AIM:
Put every line of the records into a Markdown table with two columns, No. and Line. Number each row and leave out blank lines.

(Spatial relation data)
|---|

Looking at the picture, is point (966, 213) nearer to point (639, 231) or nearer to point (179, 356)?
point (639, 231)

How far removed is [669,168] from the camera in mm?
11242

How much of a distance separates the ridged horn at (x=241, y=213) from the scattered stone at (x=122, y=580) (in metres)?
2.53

|---|

WRITTEN SOLUTION:
| No. | Line |
|---|---|
| 1 | Looking at the picture, is point (966, 213) nearer to point (639, 231) or nearer to point (179, 356)? |
| 2 | point (639, 231) |
| 3 | How far removed is [669,168] from the camera in mm? |
| 4 | 11242 |
| 5 | How much of a distance separates the ridged horn at (x=241, y=213) from the scattered stone at (x=122, y=580) (in metres)? |
| 6 | 2.53 |